▸ **Text passage**
About the Author: James Sullivan

James Sullivan is a final year undergraduate student from the University of Exeter studying BA English. Alongside his literary studies, he has pursued French and has been interested in the comparisons between English and French languages, as well as francophone literature and culture. He is staying at Exeter to study for an MA in English Literary Studies next year and hopes to continue researching and writing in the future. In his spare time, he enjoys reading, listening to music and watching films.

By James Sullivan | General Essays

Sylvia Plath explores mental illness in her poetry collection, Ariel, and novel, The Bell Jar, though the different literary forms of each affect her representations of the nuances of depression and anxiety. Plath’s poetry style is confessional, and so, she wrote to understand her own mind, stating in a 1962 radio interview: “I don't think I could live without [writing poetry]. It's like water or bread, or something absolutely essential to me. I find myself absolutely fulfilled when I have written a poem when I'm writing one” (Plath). Poetry can often evoke emotion through its use of lexical, morphological, and phonological choices to establish the narrator's psychological state without introducing a narrative plot. Since The Bell Jar is prose, it cannot use the same linguistic features to explore mental illness. Therefore, the poetic form of Ariel depicts depression pragmatically, while the more versatile features of prose in The Bell Jar mean critical interest has often given depression an aesthetic mediation. 

Space is crucial to both The Bell Jar and Ariel, and Plath experiments with the limits of reality and form to represent an individual's space. In “Elm,” the speaker is a tree, “I know the bottom, she says. I know it with my great tap root: / It is what you fear” (lines 1-2). These opening lines demonstrate that the tree is content within its own space, using its roots to explore the boundaries of this, and so, feels comfortable. However, whom the tree addresses, presumably a human, fears the confines of space. This is seen in The Bell Jar where the more realistic form uses the protagonist to explore her limits in New York. Plath uses heat in her novel to represent the domineering power of the confines of an individual in the city. The novel starts by describing the heat: “It was a queer, sultry summer, the summer they electrocuted the Rosenbergs, and I didn't know what I was doing in New York” (Plath 1). Pronouns portray the connection between the heat “it,” society, “they,” and the protagonist, “I”. The impact of the heat continues when the narrator equates the electrocution of the Rosenbergs to the heat of the New York summer, as a metaphor for lingering social conscience: “Mirage-gray at the bottom of their granite canyons, the hot streets wavered in the sun, the car tops sizzled and glittered, and the dry, cindery dust blew into my eyes and down my throat” (Plath 1). Not only do the streets suffer from the heat, but it usurps the individual and so people become an element of the city; they are vessels of “cindery dust”. Thus, the poetic form uses the fantastical, and the novel form uses the real to experiment with the boundaries of the human in relation to the space they inhabit.

Perhaps the most significant difference between prose and poetry is poetry's phonological features. Throughout Ariel, Plath uses repetition to create personality, such as in “Medusa,” a semi-autobiographical poem about her relationship with her mother:

I didn't call you.

▸ **Available data**
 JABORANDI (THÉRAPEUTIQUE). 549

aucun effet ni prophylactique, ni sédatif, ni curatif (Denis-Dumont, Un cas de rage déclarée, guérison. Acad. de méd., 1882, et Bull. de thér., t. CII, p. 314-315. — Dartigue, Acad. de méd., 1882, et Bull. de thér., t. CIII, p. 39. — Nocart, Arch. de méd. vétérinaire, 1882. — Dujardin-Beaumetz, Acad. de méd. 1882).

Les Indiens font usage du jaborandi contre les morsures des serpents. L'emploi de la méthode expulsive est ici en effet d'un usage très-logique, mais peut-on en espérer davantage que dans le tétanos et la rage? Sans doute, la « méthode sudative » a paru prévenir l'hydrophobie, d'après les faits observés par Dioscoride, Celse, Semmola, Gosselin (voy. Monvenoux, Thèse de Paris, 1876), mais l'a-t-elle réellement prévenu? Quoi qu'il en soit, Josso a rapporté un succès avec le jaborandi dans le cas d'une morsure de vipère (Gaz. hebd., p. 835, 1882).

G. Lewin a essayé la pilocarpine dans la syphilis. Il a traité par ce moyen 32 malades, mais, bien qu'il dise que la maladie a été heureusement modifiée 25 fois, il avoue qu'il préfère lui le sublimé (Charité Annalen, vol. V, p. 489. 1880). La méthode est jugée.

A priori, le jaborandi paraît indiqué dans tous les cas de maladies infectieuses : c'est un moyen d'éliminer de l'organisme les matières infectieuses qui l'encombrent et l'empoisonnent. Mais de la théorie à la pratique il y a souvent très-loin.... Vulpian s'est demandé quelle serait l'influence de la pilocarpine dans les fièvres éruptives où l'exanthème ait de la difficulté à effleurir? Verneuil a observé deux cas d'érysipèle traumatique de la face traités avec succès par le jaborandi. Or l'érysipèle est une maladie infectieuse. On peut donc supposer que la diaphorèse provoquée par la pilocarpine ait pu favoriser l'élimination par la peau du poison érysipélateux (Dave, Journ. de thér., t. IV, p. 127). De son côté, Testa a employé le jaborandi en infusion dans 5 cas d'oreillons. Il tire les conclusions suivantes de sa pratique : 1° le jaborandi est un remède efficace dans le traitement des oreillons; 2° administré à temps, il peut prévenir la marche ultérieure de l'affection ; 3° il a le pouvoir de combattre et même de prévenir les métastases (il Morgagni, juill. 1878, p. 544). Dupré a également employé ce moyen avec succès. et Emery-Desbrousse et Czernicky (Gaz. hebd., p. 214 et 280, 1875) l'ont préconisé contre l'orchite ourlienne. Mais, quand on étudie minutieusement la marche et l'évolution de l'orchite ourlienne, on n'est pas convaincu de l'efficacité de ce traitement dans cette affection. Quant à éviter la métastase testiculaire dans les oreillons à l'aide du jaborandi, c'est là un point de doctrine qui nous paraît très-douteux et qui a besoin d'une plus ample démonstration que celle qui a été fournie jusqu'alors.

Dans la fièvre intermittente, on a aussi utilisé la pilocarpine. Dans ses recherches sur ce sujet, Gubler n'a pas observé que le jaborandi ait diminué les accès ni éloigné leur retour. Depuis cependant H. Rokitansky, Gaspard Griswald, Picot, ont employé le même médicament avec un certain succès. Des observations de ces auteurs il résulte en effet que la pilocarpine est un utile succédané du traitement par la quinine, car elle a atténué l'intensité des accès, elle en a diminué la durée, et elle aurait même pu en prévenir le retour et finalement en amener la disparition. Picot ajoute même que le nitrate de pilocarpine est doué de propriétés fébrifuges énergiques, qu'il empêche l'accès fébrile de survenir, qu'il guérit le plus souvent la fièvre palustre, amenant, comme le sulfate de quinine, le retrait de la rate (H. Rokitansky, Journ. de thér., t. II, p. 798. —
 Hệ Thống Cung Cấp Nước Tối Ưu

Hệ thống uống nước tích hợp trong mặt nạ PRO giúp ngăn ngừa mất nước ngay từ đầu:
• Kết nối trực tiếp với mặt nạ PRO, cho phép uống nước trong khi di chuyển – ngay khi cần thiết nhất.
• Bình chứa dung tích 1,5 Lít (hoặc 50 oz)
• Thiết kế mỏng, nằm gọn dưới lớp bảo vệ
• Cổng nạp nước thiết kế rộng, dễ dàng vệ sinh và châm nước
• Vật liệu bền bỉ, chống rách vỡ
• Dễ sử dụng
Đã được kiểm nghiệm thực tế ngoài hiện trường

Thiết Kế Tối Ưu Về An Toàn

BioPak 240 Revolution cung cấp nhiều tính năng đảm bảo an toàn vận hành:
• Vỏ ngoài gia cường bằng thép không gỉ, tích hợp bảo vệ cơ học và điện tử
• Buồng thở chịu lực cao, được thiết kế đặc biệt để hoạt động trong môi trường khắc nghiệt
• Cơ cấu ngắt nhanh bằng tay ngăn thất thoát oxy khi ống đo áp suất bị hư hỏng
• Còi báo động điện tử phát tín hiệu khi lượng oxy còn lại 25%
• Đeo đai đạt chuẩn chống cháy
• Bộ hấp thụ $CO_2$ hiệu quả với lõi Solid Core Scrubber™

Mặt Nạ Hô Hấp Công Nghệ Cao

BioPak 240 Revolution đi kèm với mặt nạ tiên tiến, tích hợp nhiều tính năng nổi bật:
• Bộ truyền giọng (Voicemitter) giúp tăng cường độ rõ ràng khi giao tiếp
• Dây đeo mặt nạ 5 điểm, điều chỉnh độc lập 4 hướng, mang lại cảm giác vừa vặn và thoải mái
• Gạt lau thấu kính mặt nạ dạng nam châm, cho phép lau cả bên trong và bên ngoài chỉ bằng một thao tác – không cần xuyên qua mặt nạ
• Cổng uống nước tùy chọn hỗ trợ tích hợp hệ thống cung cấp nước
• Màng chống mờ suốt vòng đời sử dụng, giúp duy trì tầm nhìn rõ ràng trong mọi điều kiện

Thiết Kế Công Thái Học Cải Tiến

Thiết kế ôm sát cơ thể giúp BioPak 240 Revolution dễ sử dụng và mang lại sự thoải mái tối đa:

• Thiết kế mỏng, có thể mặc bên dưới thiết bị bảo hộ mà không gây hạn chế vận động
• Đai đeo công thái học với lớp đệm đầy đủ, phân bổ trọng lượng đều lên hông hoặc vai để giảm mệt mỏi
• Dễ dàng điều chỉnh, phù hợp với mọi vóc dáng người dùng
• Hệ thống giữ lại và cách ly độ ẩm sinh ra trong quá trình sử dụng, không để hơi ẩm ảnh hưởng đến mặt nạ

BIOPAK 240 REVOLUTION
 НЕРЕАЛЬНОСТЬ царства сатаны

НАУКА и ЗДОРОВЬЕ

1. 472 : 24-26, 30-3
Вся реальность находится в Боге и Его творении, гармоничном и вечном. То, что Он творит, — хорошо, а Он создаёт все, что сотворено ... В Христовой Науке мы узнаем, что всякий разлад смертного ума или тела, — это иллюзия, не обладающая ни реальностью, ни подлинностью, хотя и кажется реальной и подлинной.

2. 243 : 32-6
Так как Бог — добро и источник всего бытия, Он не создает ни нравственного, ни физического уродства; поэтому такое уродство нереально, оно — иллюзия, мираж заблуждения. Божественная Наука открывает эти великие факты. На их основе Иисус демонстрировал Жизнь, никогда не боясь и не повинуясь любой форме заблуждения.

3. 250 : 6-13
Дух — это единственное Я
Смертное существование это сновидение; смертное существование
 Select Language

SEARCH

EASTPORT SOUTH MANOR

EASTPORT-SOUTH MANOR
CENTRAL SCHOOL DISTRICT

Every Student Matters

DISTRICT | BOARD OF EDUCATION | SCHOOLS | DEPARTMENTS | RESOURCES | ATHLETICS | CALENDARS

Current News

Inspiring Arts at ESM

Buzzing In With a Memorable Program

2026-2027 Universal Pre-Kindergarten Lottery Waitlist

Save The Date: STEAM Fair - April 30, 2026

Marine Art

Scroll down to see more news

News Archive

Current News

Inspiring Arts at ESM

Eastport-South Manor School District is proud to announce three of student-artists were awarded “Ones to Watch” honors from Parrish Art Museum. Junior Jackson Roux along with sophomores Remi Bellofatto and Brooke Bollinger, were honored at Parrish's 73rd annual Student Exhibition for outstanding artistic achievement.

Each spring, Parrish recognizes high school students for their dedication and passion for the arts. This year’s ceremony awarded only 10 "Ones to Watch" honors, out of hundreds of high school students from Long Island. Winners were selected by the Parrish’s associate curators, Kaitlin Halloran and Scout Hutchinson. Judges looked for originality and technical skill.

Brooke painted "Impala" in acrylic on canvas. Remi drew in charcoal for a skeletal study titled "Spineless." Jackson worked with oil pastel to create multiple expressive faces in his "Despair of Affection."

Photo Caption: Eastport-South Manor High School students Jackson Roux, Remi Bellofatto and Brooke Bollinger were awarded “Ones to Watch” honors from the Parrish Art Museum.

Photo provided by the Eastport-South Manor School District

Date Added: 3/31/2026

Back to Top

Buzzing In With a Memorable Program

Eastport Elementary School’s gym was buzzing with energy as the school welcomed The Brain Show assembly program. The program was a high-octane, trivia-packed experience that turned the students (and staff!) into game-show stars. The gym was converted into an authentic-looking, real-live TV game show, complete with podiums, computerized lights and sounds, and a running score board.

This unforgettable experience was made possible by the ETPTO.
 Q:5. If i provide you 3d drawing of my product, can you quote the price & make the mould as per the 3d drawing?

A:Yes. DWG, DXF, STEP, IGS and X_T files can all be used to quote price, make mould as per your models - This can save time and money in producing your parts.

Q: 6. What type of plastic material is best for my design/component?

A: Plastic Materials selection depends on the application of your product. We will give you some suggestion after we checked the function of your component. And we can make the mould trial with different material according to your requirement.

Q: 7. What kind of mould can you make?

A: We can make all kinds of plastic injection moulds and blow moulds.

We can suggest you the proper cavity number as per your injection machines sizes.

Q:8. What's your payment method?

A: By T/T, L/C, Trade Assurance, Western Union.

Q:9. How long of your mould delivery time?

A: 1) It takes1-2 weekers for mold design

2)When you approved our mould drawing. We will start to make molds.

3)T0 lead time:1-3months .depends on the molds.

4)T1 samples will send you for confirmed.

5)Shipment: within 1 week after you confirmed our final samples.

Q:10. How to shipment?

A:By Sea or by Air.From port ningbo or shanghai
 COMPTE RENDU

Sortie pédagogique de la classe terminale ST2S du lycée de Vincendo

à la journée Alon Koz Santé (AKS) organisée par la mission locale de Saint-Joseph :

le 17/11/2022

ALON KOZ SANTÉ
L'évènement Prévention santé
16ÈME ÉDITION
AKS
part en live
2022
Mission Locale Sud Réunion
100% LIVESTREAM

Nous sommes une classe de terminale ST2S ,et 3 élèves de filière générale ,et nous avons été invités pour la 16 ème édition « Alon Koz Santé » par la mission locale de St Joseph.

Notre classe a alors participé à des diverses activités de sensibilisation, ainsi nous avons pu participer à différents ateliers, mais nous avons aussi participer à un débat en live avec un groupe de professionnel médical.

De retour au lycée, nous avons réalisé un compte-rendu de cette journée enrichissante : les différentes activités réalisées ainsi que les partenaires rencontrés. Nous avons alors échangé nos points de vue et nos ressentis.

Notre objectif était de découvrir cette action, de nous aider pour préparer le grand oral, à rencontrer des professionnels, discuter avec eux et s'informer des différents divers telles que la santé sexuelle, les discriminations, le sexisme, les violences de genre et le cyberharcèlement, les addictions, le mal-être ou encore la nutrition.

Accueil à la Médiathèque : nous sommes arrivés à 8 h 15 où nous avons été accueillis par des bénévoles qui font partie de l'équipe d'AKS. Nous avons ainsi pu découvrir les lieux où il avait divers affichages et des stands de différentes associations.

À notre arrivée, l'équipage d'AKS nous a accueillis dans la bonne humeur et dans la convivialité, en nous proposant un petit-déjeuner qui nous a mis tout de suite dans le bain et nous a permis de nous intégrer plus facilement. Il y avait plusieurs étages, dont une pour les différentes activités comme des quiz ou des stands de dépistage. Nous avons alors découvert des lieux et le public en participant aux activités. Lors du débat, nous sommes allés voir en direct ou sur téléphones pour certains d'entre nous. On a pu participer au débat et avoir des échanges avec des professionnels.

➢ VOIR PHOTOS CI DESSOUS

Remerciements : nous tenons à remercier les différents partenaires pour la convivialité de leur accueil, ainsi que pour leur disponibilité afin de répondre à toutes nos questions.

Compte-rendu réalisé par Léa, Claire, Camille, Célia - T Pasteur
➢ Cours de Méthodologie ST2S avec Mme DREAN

▸ **Task requirements**
In the essay on Sylvia Plath, what does Plath use in The Bell Jar to represent the domineering power of the confines of an individual in the city?

▸ **Completed exercise**
Heat.